Country houses are powerful symbols of national identity, evoking the glamorous world of the landowning aristocracy. Jewish country houses—properties that were owned, built, or renewed by Jews—tell a more complex story of prejudice and integration, difference and connection. Many had spectacular art collections and gardens. Some were stages for lavish entertaining, while others inspired the European avant-garde. A few are now museums of international importance, many more are hidden treasures, and all were beloved homes that bear witness to the remarkable achievements of newly emancipated Jews across Europe—and to a dream of belonging that mostly came to a brutal end with the Holocaust.
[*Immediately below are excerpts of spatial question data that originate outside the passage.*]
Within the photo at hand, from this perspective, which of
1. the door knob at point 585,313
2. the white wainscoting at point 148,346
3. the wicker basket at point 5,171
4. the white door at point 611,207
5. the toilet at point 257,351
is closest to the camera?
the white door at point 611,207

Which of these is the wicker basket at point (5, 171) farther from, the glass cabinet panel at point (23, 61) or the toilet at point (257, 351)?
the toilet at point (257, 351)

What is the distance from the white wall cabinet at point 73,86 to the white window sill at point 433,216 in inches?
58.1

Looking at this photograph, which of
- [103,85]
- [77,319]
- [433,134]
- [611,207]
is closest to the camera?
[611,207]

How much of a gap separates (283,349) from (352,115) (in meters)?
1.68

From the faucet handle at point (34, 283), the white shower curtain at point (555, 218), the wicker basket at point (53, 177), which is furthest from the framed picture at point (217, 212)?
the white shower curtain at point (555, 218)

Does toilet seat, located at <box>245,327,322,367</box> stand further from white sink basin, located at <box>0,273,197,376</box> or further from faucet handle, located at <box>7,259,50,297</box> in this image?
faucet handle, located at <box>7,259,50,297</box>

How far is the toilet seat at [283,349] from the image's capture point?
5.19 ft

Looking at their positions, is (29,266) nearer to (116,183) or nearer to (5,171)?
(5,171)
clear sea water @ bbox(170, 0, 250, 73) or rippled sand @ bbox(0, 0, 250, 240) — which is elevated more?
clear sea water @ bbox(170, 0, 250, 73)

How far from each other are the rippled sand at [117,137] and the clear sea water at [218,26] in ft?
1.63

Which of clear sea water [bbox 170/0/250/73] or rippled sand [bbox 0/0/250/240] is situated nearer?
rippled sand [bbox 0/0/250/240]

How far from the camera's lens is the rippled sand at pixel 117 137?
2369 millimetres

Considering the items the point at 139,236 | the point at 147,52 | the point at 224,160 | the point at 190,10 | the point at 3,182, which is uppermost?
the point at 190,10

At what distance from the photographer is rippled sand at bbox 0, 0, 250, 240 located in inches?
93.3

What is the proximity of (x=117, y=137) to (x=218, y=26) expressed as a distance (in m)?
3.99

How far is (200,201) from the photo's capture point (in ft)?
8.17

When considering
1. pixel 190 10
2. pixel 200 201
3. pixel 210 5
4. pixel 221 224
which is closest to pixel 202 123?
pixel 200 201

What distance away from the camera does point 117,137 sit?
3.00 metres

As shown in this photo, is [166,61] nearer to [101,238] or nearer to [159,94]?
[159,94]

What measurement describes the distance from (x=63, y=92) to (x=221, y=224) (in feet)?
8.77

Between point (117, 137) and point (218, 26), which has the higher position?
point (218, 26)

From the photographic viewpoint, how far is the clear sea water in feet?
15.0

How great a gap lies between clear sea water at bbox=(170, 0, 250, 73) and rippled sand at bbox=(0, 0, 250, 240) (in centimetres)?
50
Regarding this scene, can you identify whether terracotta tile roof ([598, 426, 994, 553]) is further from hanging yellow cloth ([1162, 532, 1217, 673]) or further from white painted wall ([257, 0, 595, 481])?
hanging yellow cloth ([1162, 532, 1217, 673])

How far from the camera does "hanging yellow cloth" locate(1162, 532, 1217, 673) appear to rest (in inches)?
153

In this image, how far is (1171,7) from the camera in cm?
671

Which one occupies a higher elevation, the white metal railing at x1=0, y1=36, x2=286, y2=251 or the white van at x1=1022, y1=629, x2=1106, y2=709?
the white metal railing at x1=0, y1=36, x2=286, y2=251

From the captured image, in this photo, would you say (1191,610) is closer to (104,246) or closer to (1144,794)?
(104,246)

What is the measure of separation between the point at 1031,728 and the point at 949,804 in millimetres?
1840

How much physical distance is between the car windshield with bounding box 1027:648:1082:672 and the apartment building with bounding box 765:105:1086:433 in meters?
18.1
Lavishly illustrated with historical images and a new body of work by the celebrated photographer Hélène Binet, Jewish Country Houses is the first to tell their story, from the playful historicism of the National Trust’s Waddesdon Manor in Buckinghamshire to the modernist masterpiece that is the Villa Tugendhat in the Czech city of Brno – and across the pond to the United States, where American Jews infused the European country house tradition with their own distinctive concerns and experiences. This book emerges from a four-year research project funded by the UK Arts and Humanities Research Council that aims to establish Jewish country houses as a focus for research, a site of European memory, and a significant aspect of European Jewish heritage and material culture.
Join us for a discussion of Jewish Country Houses with editors Juliet Carey and Abigail Green.
Juliet Carey is Senior Curator at Waddesdon Manor, where she is in charge of paintings, sculpture and works on paper. She has curated exhibitions and published on subjects including Elizabethan portraits and French drawings, Guercino, Chardin, Gainsborough and Gustave Moreau, Sèvres porcelain and Edmund de Waal. This year she has curated two exhibitions relating to the Jewish Country Houses project – photographs by Hélène Binet and Pablo Bronstein: the Temple of Solomon and its Contents (opening July 16th).
Abigail Green is Professor of Modern European History at the University of Oxford, and a Fellow of Brasenose College. She is author of the award-winning Moses Montefiore: Jewish Liberator, Imperial Hero, which was a TLS Book of the year, and a New Republic Best Book of 2010, and a regular contributor to the London Review of Books and the Times Literary Supplement. Her next book, to be published by Princeton UP, will tell the story of the Jewish revolutionaries who made European liberalism, and their children – who took that tradition into the twentieth century and across the Atlantic. She has led the Jewish Country Houses project since its inception.